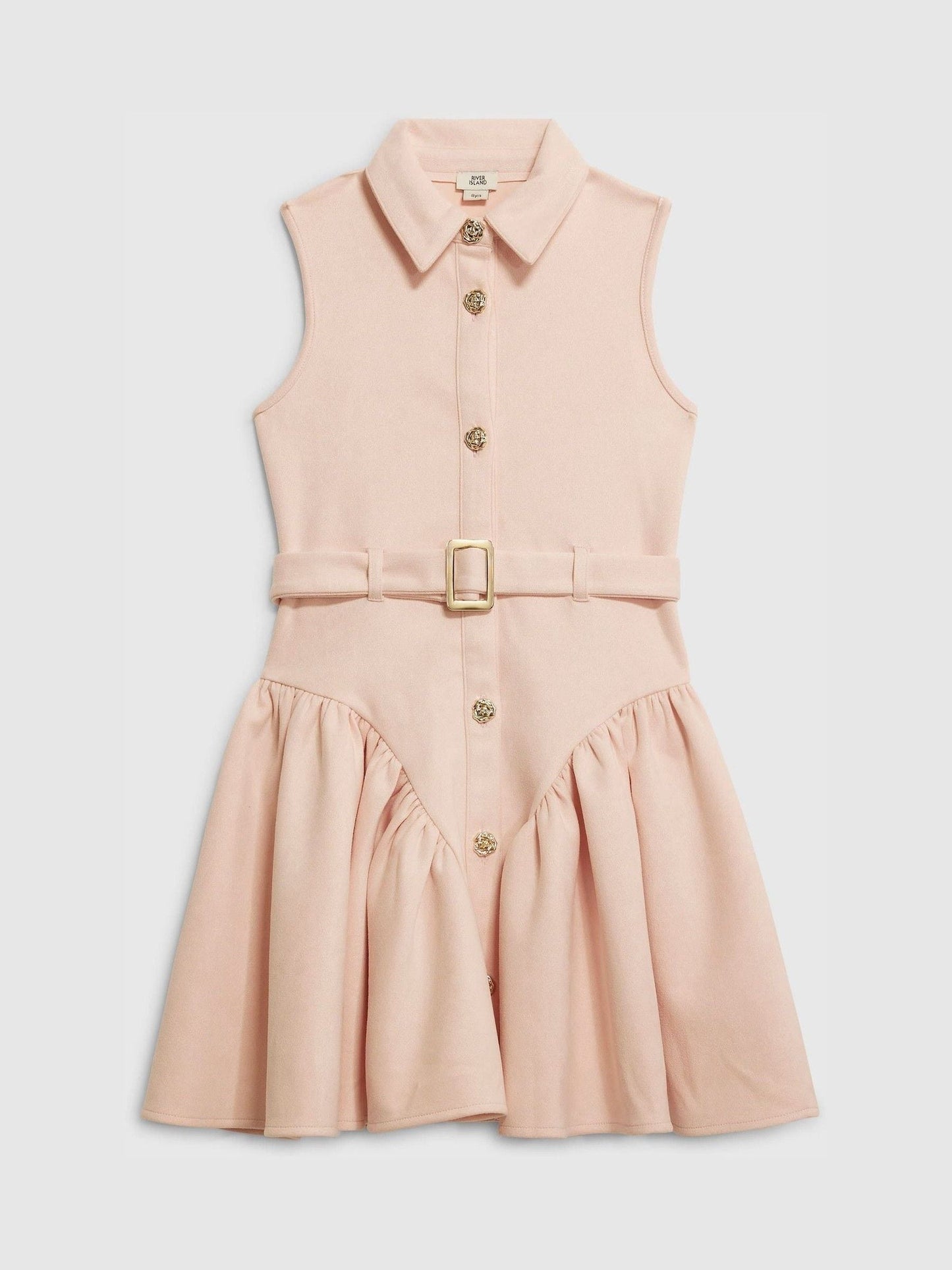River Island Pink Suedette Sleeveless Prom Dress image 1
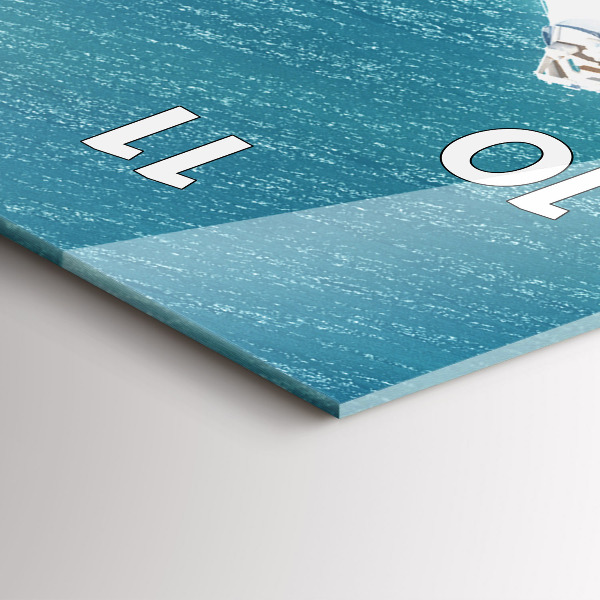 Reloj de vidrio vertical Isla corazón - espejomat.es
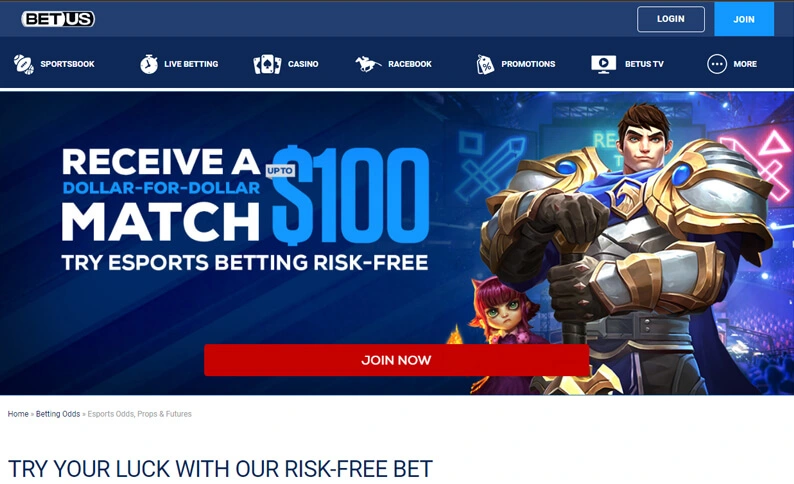 BetUS Esports Main Page Screenshot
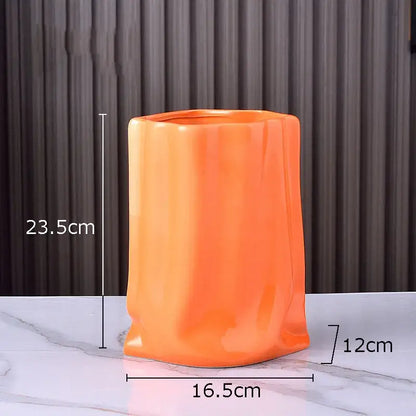 Modern silver pleated texture ceramic vase for living room decor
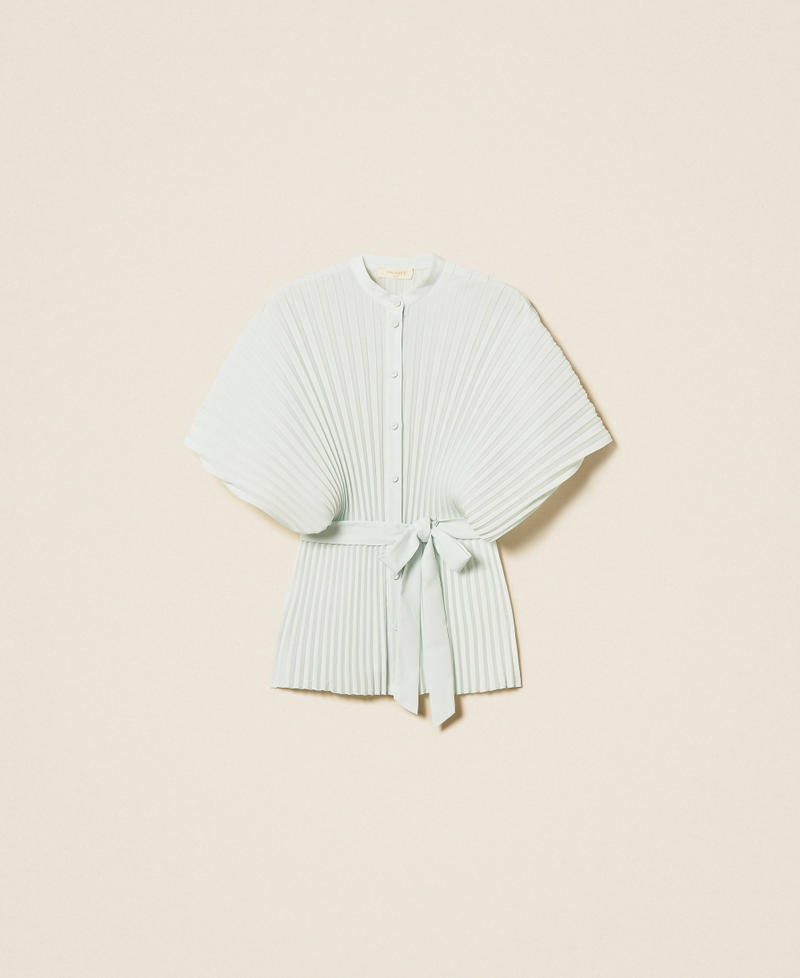 Hemdbluse aus recyceltem Cr&ecirc;pe de Chine "Aqua"-Hellblau Frau 261TP2560_13162_S0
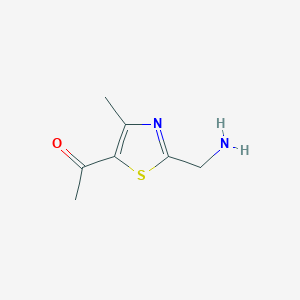 molecular formula C7H10N2OS B13178294 1-[2-(Aminomethyl)-4-methyl-1,3-thiazol-5-yl]ethan-1-one 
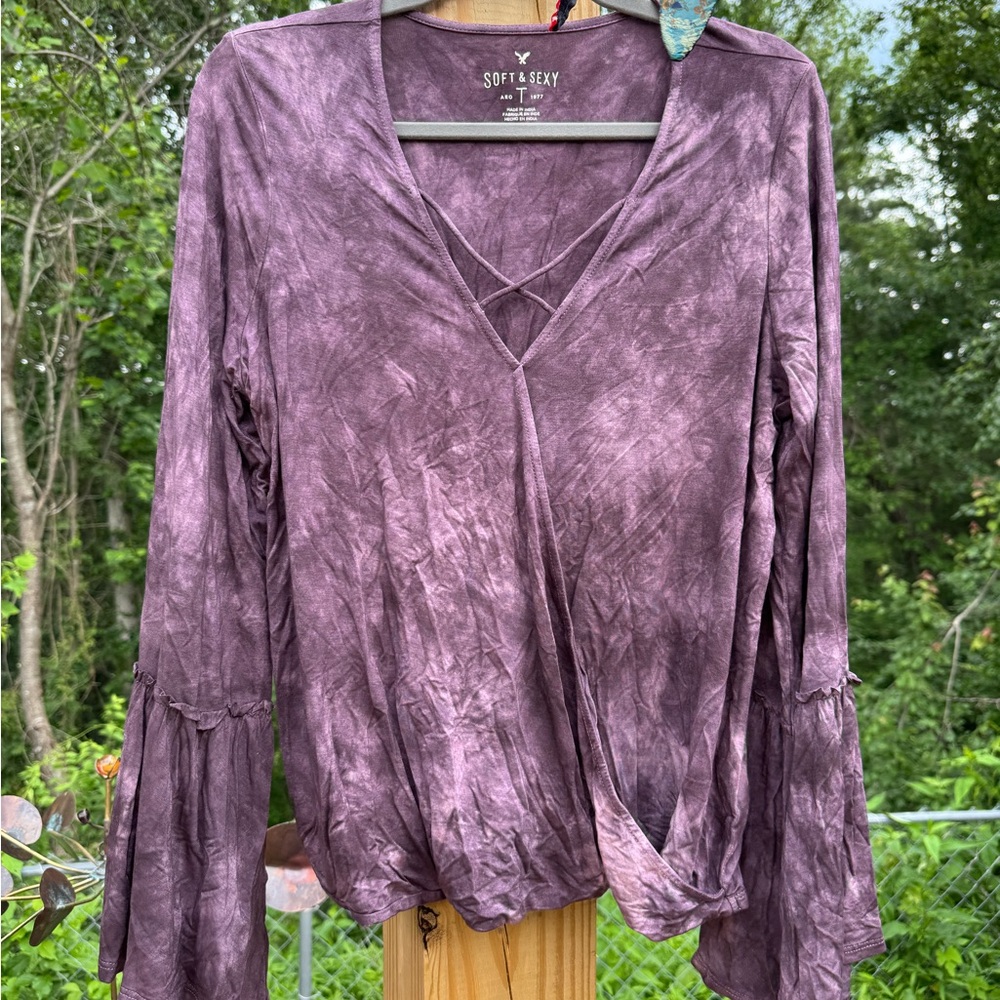 American Eagle Bell Sleeved Purple Women's Top - Size Large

§ Aim of the exercise: Transcribe the listing verbatim, pictures excluded.

§ Written response:
River Island Pink Suedette Sleeveless Prom Dress image 1
 Reloj de vidrio vertical Isla corazón - espejomat.es
 BetUS Esports Main Page Screenshot
 Modern silver pleated texture ceramic vase for living room decor
 Hemdbluse aus recyceltem Cr&ecirc;pe de Chine "Aqua"-Hellblau Frau 261TP2560_13162_S0
 molecular formula C7H10N2OS B13178294 1-[2-(Aminomethyl)-4-methyl-1,3-thiazol-5-yl]ethan-1-one 
 American Eagle Bell Sleeved Purple Women's Top - Size Large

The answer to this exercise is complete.